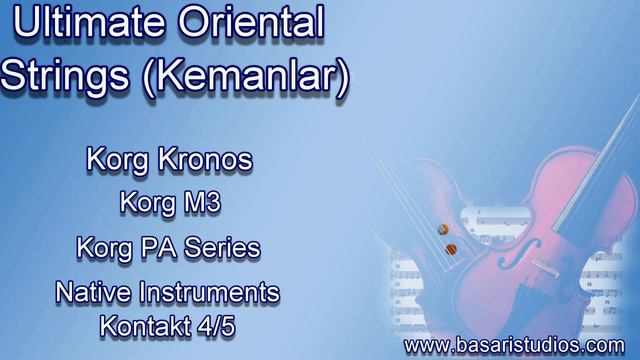 Ultimate Oriental Strings (Kemanlar)

Korg Kronos

Korg M3

Korg PA Series

Native Instruments Kontakt 4/5

www.basaristudios.com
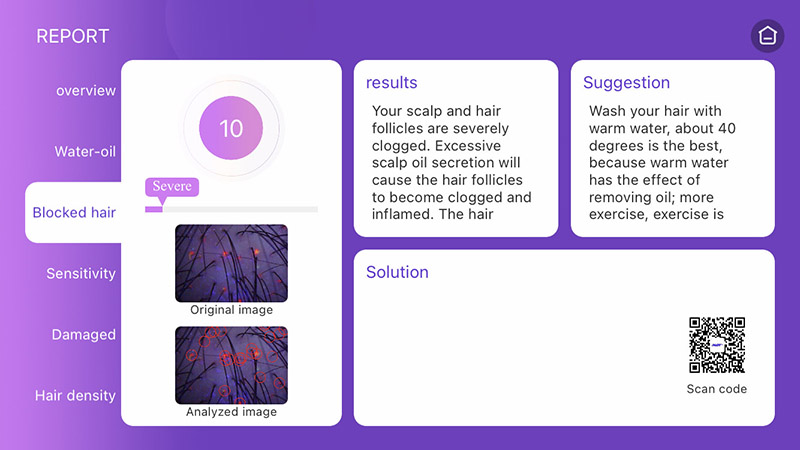 REPORT

overview

Water-oil

Blocked hair

Sensitivity

Damaged

Hair density

10

Severe

Original image

Analyzed image

results

Your scalp and hair follicles are severely clogged. Excessive scalp oil secretion will cause the hair follicles to become clogged and inflamed. The hair

Suggestion

Wash your hair with warm water, about 40 degrees is the best, because warm water has the effect of removing oil; more exercise, exercise is

Solution

Scan code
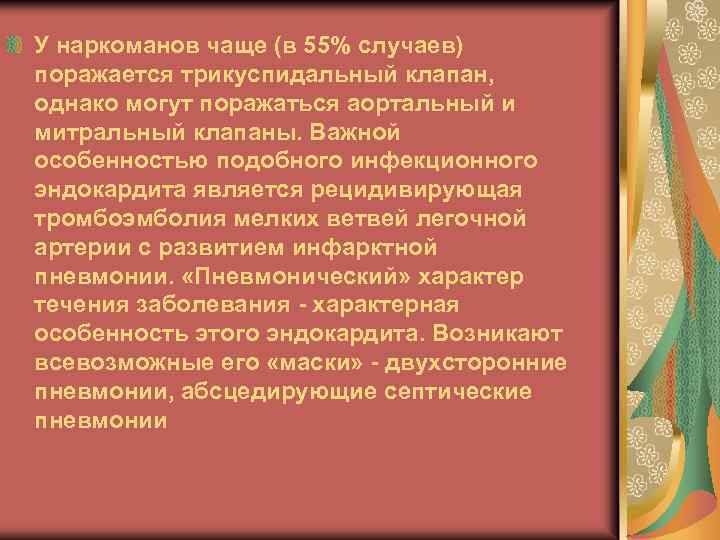 У наркоманов чаще (в 55% случаев) поражается трикуспидальный клапан, однако могут поражаться аортальный и митральный клапаны. Важной особенностью подобного инфекционного эндокардита является рецидивирующая тромбоэмболия мелких ветвей легочной артерии с развитием инфарктной пневмонии. «Пневмонический» характер течения заболевания - характерная особенность этого эндокардита. Возникают всевозможные его «маски» - двухсторонние пневмонии, абсцедирующие септические пневмонии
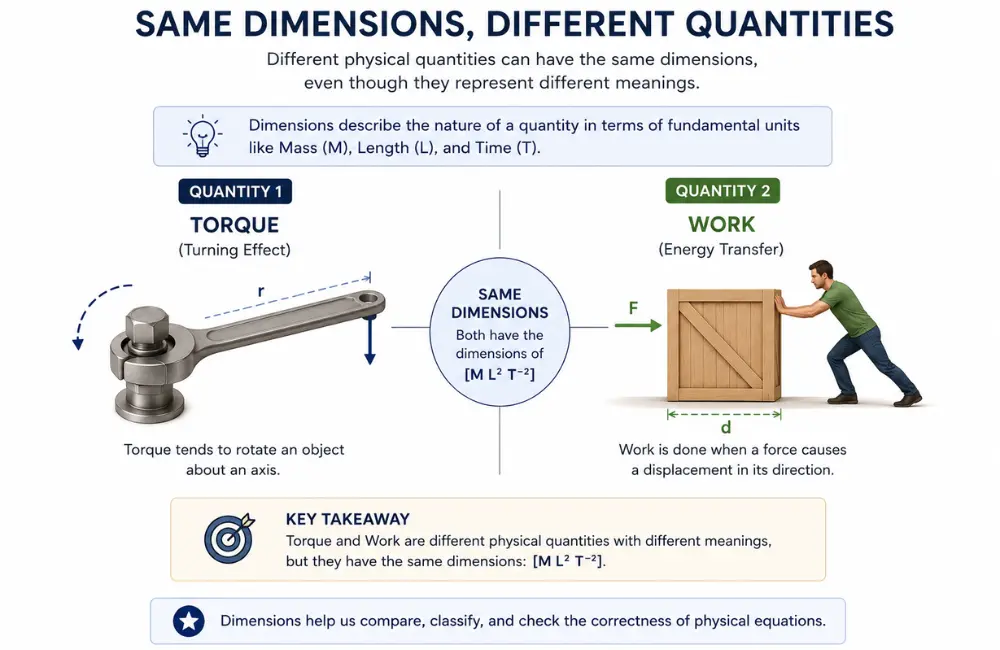 SAME DIMENSIONS, DIFFERENT QUANTITIES

Different physical quantities can have the same dimensions, even though they represent different meanings.

Dimensions describe the nature of a quantity in terms of fundamental units like Mass (M), Length (L), and Time (T).

QUANTITY 1

TORQUE

(Turning Effect)

r

Torque tends to rotate an object about an axis.

SAME DIMENSIONS

Both have the dimensions of

$[M\ L^2\ T^{-2}]$

QUANTITY 2

WORK

(Energy Transfer)

F

d

Work is done when a force causes a displacement in its direction.

KEY TAKEAWAY

Torque and Work are different physical quantities with different meanings, but they have the same dimensions: $[M\ L^2\ T^{-2}]$.

Dimensions help us compare, classify, and check the correctness of physical equations.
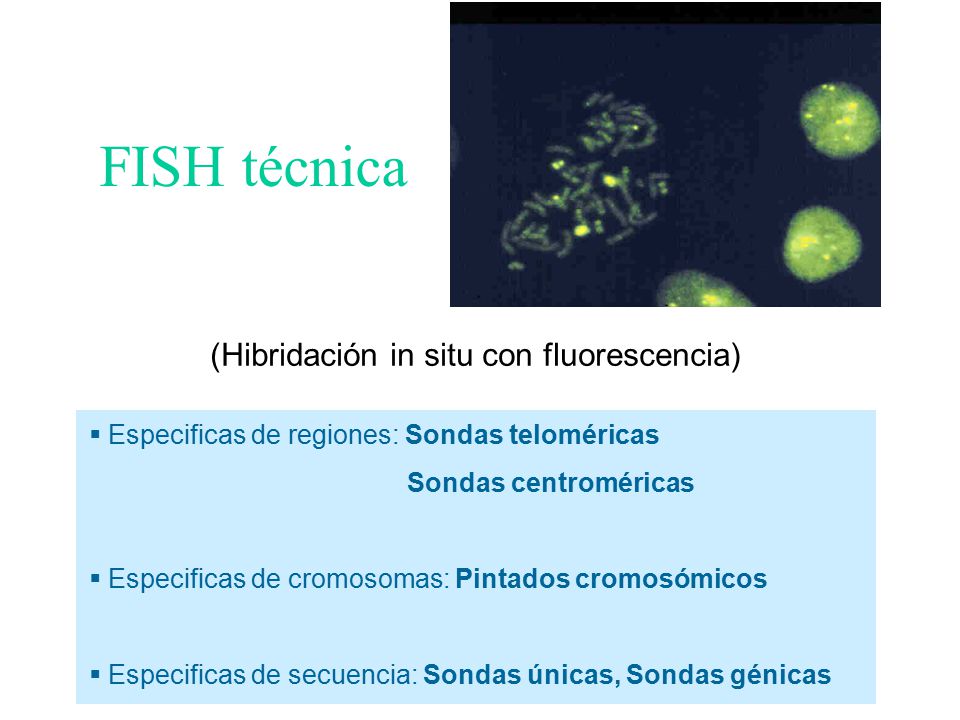 FISH técnica

(Hibridación in situ con fluorescencia)

▪ Especificas de regiones: Sondas teloméricas

Sondas centroméricas

▪ Especificas de cromosomas: Pintados cromosómicos

▪ Especificas de secuencia: Sondas únicas, Sondas génicas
• • • •
# What is being asked:
Filter the listing for the word "Especificas" and copy each line that has it.

# Solution to this problem:
▪ Especificas de regiones: Sondas teloméricas
▪ Especificas de cromosomas: Pintados cromosómicos
▪ Especificas de secuencia: Sondas únicas, Sondas génicas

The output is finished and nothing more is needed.